Mesmer, Northlane’s beautiful new album, represents both sides of the equation. The band’s most organic yet precise album yet, it covers familiar topics but renders them in a new way, at once paying heed to the band’s heaviest roots and looking forward to an unwritten future. It is the fullest and most accurate expression yet of who Marcus Bridge (vocals), Jonathon Deiley (guitar), Josh Smith (guitar), Alex Milovic (bass) and Nic Pettersen (drums) really are.

“The album started taking shape around a lyric from Savage – ‘Through the eyes of the sun’ – which talks about what human society looks like from an external, objective viewpoint,” says Marcus. “And from there, the writing became more and more personal but still retained that same sense of context and interest in the bigger picture.”

“Jon said while we were writing in Germany that we shouldn’t be afraid of saying what’s important to us, and whether it’s a story about someone who’s passed away or something broader regarding the state of the world then so be it,” he continues. “It really is all one and the same.”

The abiding theme of Mesmer (produced by David Bendeth) is magnetism between all living creatures, something which has its roots in the psychedelic experience and which has been percolating within Northlane’s consciousness since the band’s inception. “Was it intentional for Mesmer to be thematically connected to Node?

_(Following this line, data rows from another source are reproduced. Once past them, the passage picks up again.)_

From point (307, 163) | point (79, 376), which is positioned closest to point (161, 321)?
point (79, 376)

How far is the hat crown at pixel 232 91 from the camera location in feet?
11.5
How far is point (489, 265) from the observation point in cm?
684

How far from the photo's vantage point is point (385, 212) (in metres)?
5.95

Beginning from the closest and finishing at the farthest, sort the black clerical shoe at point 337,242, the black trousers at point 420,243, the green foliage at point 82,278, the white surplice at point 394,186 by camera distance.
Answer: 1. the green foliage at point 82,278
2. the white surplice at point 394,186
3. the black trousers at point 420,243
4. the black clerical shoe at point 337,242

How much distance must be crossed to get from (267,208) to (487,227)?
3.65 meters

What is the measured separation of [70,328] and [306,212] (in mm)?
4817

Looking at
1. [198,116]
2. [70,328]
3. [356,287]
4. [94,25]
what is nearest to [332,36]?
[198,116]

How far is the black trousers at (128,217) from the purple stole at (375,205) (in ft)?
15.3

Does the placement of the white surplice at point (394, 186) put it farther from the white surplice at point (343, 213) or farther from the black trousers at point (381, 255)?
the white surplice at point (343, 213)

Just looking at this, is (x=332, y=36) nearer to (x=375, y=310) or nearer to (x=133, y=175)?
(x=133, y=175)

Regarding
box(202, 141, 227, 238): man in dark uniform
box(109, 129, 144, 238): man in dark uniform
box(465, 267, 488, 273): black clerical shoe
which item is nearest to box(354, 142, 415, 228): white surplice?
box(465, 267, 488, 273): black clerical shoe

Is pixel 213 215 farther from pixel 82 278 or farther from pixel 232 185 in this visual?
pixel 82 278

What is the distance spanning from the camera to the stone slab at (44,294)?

Definitely not,” smiles Josh. “But we have an album called Singularity. These ideas have always been there.”

That Mesmer is stalked by death – closing track Paragon deals explicitly with the loss of a close friend, while Veridian and Fade are also intimately concerned with bereavement – makes its rhapsodies on life all the more joyful. Colourwave is a love letter to the act of creation itself, while Citizen turns the band’s most political statement yet into a plea for unity and Intuition links personal struggle with a wider responsibility to those around us. Mesmer is human to its core, and that humanity runs from the bone marrow of its lyrics to the very way it was created.

Writing began in a familiar fashion as 2015 drew to a close: Jon grinding out riffs at his laptop alone while Josh wrote new lyrics to develop the themes of Node, the band’s third album, both their first with Marcus and Northlane’s first #1 on the ARIA chart. But without any conscious discussion as to why, the band’s writing process slowly evolved. On previous albums, lyrics and music would be composed independently and then brought together in the studio; now words and sounds bounced spontaneously between Jon, Marcus and Josh. This continued throughout 2016, and a stint between legs of a European tour writing at the bucolic Ghost City Recordings in Bavaria, Germany bore further fruit.

“Usually the instrumentals don’t change after they’re written, but this time there was a lot more give and take with the lyrics,” says Jon. “We’re always asked why we do certain things, but it’s simply that we’re constantly trying to make things the best they can be. At the beginning, Northlane songs were born on a computer using tablature software, so to go from that to using ideas that came out of jamming at soundcheck with Nic is wild. We’ve never done that before, and that’s why these songs feel a lot more human.”

Spending a week in the German countryside cemented the feel of Mesmer, both lyrically and musically. Looking back, the band attribute this newfound fluidity to the writing to being closer as five friends than ever before but at the time it was simply a natural by-product of spending so much time together. And then, in September, Northlane did something else new: flew to New Jersey to let a third party get under the skin of their songs in a way they’ve never done before.

That someone was David Bendeth, a producer with a track record (Bring Me The Horizon, Paramore, A Day To Remember) that appealed because he could get right into the guts of the music and make Northlane the most compelling version of themselves possible. He and Jon oversaw Mesmer’s gestation from a few ideas that shot back and forth over email into a man-machine organo-digital beast.

What emerged from the studio is Northlane’s defining statement. And presented to their fans in such an unorthodox and exciting manner, Mesmer will echo worldwide through 2017 and long beyond.